Complex models from paper
Pursuing origami has become quite common, but Nikhil, a first-year engineering student has not only mastered the art of origami but also kirigami, a lesser-known art.
The youngster has made several intricate and detailed origami, modular origami and kirigami models, which show the concentration and focus that he puts into his art.
Nikhil was introduced to the art by his father when he was very young but he started taking it seriously only five years ago when he attended a summer camp on origami.
“I immediately started researching and learnt making models online. Sometimes, I also read up about it. While a simple model can be completed in a matter of hours, the more complex ones need at least a couple of days,” he says.

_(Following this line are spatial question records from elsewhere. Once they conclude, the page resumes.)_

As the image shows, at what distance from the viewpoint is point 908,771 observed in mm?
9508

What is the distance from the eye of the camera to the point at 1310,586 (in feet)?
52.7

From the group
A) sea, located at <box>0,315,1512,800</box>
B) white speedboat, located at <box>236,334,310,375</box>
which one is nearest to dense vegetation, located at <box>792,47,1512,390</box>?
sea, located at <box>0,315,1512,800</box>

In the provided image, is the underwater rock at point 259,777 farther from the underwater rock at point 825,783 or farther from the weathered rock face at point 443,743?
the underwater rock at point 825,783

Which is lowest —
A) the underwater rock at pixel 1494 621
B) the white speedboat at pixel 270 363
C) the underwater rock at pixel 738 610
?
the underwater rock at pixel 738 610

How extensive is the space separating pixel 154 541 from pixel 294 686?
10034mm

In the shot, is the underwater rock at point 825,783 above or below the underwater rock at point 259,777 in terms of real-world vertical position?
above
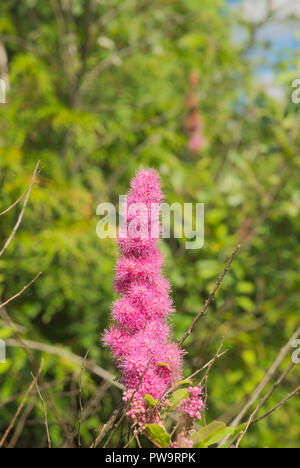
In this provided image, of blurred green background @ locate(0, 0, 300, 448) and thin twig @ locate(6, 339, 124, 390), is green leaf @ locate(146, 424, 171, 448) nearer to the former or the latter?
thin twig @ locate(6, 339, 124, 390)

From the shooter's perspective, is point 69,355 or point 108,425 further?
point 69,355

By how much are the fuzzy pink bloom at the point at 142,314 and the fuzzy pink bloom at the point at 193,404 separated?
1.6 inches

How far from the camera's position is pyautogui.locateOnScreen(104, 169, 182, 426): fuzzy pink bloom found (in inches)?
28.5

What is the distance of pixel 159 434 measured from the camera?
0.67 m

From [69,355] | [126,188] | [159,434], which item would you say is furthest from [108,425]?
[126,188]

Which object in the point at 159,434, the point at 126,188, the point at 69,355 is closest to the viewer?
the point at 159,434

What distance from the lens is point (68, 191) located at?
2.80 m

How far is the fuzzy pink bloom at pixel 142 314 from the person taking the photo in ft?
2.38

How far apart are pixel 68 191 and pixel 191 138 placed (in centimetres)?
110

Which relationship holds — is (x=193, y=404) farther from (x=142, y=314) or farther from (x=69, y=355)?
(x=69, y=355)

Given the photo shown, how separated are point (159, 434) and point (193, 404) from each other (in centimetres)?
9

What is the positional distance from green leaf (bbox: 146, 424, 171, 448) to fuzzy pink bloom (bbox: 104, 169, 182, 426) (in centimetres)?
2
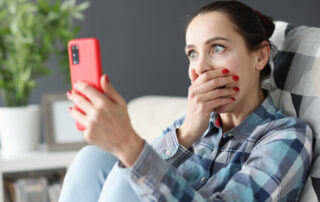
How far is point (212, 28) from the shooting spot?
46.4 inches

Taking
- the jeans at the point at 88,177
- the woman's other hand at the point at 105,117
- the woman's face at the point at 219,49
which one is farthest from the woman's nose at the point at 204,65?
the woman's other hand at the point at 105,117

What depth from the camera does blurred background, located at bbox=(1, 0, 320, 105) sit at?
2.75 meters

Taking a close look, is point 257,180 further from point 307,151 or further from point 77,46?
point 77,46

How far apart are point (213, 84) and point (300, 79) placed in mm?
260

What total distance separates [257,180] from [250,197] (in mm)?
41

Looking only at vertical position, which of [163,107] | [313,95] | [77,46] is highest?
[77,46]

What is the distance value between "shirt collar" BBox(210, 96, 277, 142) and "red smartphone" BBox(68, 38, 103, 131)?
0.48 m

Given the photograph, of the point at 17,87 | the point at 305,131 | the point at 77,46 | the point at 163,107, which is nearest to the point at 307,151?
the point at 305,131

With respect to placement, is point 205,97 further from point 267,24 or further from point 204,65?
point 267,24

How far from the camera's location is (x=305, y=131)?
111 centimetres

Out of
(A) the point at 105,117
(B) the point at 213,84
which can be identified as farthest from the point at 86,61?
(B) the point at 213,84

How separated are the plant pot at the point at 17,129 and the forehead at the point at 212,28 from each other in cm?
132

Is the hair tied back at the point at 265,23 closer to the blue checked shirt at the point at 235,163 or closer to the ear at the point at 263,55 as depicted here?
the ear at the point at 263,55

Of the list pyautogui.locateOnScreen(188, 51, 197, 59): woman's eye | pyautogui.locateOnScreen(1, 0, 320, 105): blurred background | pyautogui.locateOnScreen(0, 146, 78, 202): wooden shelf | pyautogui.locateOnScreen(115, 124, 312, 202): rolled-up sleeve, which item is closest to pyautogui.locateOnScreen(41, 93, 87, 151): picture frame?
pyautogui.locateOnScreen(0, 146, 78, 202): wooden shelf
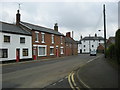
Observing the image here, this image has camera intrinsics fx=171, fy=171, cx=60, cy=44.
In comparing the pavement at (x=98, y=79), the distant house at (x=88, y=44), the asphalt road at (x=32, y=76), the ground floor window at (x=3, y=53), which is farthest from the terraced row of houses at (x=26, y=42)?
the distant house at (x=88, y=44)

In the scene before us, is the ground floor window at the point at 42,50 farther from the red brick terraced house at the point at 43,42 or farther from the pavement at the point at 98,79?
the pavement at the point at 98,79

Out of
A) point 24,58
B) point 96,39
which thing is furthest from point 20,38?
point 96,39

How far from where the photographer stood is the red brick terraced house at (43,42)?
34.2 meters

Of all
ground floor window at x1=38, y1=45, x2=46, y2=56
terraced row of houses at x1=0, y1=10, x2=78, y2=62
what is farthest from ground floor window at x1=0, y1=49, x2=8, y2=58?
ground floor window at x1=38, y1=45, x2=46, y2=56

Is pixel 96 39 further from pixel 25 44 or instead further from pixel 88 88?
pixel 88 88

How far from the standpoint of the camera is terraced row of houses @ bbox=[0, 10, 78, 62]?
26.5 meters

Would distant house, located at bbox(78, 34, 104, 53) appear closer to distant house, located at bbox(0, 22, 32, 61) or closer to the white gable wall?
distant house, located at bbox(0, 22, 32, 61)

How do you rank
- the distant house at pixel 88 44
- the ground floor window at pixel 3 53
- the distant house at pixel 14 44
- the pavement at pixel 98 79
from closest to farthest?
1. the pavement at pixel 98 79
2. the ground floor window at pixel 3 53
3. the distant house at pixel 14 44
4. the distant house at pixel 88 44

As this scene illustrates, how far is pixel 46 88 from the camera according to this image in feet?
28.1

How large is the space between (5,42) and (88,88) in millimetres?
20920

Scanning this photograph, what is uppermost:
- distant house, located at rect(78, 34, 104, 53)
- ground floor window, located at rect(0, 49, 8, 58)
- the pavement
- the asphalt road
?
distant house, located at rect(78, 34, 104, 53)

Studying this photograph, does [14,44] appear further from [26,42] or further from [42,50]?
[42,50]

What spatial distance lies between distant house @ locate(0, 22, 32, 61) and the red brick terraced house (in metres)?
1.67

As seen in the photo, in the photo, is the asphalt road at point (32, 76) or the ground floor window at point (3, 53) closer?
the asphalt road at point (32, 76)
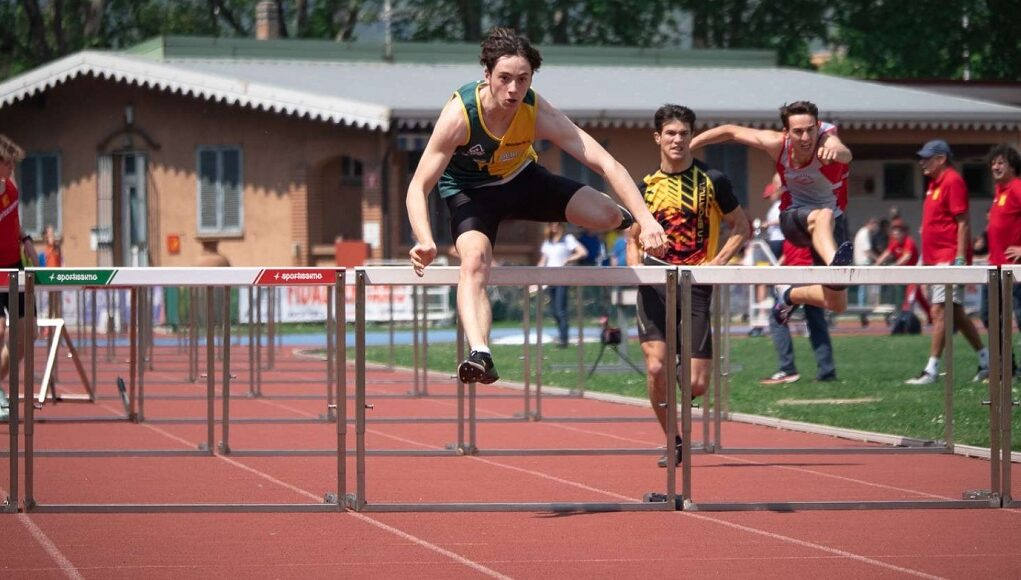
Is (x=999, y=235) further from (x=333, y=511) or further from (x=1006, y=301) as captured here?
(x=333, y=511)

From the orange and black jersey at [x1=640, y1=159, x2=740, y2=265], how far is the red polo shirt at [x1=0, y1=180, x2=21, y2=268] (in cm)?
451

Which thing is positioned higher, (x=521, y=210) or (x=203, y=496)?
(x=521, y=210)

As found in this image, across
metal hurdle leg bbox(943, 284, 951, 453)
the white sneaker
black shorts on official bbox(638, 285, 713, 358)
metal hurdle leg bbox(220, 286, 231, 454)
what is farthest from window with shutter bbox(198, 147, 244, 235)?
black shorts on official bbox(638, 285, 713, 358)

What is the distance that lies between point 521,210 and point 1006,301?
92.5 inches

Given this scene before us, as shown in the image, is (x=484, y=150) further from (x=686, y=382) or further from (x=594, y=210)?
(x=686, y=382)

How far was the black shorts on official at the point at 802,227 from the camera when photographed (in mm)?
9867

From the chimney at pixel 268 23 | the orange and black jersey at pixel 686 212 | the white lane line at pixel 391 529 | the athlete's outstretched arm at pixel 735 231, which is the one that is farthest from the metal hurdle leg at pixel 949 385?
the chimney at pixel 268 23

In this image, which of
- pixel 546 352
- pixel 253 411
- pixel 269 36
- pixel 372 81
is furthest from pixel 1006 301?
pixel 269 36

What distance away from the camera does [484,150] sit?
25.6 feet

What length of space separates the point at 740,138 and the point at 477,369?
2737mm

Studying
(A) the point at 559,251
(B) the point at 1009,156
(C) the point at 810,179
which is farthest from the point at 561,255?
(C) the point at 810,179

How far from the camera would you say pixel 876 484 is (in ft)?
29.1

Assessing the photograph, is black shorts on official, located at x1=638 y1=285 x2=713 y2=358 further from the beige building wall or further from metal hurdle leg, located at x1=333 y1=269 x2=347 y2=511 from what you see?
the beige building wall

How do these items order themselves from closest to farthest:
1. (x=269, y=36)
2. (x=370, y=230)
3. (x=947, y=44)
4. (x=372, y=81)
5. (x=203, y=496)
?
(x=203, y=496) → (x=370, y=230) → (x=372, y=81) → (x=269, y=36) → (x=947, y=44)
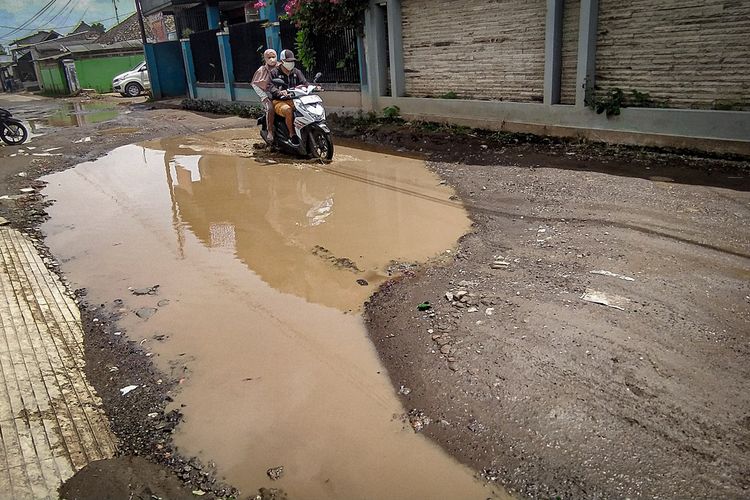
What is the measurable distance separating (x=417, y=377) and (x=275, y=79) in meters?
6.58

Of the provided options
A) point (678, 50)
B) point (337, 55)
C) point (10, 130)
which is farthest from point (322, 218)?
point (10, 130)

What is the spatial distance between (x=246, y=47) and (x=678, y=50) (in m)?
12.5

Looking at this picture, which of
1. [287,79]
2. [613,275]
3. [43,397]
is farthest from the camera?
[287,79]

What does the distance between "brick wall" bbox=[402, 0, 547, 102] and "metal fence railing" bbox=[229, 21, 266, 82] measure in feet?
19.7

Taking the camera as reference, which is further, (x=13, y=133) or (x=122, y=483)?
(x=13, y=133)

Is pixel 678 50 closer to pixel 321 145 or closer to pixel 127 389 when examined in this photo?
pixel 321 145

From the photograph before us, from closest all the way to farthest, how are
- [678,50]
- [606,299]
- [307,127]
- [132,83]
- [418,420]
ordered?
[418,420], [606,299], [678,50], [307,127], [132,83]

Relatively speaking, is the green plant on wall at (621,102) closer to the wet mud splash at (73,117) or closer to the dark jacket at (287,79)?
the dark jacket at (287,79)

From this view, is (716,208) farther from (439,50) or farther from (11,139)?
(11,139)

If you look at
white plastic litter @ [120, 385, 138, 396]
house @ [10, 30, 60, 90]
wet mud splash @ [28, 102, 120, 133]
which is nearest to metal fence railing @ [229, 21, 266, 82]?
wet mud splash @ [28, 102, 120, 133]

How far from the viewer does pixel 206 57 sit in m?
18.8

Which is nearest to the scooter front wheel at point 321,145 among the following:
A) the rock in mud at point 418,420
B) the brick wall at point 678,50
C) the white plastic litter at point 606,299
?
the brick wall at point 678,50

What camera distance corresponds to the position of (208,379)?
3.29 m

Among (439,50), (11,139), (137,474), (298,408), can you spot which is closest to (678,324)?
(298,408)
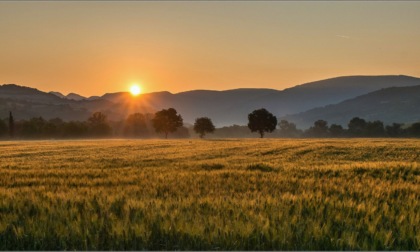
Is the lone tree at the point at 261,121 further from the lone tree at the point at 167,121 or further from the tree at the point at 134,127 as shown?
the tree at the point at 134,127

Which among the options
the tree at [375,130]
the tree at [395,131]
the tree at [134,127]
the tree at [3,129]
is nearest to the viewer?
the tree at [395,131]

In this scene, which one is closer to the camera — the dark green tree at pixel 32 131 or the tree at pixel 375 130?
the tree at pixel 375 130

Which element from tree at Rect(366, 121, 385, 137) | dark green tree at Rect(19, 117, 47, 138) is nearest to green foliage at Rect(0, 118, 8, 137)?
dark green tree at Rect(19, 117, 47, 138)

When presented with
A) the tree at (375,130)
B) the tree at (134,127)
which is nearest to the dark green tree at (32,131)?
the tree at (134,127)

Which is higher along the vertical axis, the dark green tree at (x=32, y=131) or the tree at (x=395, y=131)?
the dark green tree at (x=32, y=131)

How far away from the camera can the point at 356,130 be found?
16950cm

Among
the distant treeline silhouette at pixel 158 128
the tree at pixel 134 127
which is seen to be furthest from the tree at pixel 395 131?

While origami is the art of folding paper into various shapes, kirigami involves folding as well as cutting paper into different shapes.
“Kirigami is a variant of origami. In kirigami, the paper is cut to make a base and then small cuts are made in the base. The base is then opened and flattened to give it a shape. I started with origami as it is a popular hobby. Many people have started making them and have progressed to kirigami, which is a slightly more complex form of this Japanese art,” he says.
“I enjoy doing both of these. Both are detailed and completely depends on the person making them as to how many layers and details he or she wants to add. I use a special origami paper and a French paper which are great for origami. It is difficult to fold with the normal paper,” he explains.
From easy, colourful pieces like layered passion ball, a heart box, card suits etc to complex detailed pieces like the ancient dragon, eagle, retriever, divine dragon, dinosaurs, layered swan and replica of famous buildings like Eiffel Tower, Petronas Towers, Sydney Opera House etc, Nikhil has a very interesting collection.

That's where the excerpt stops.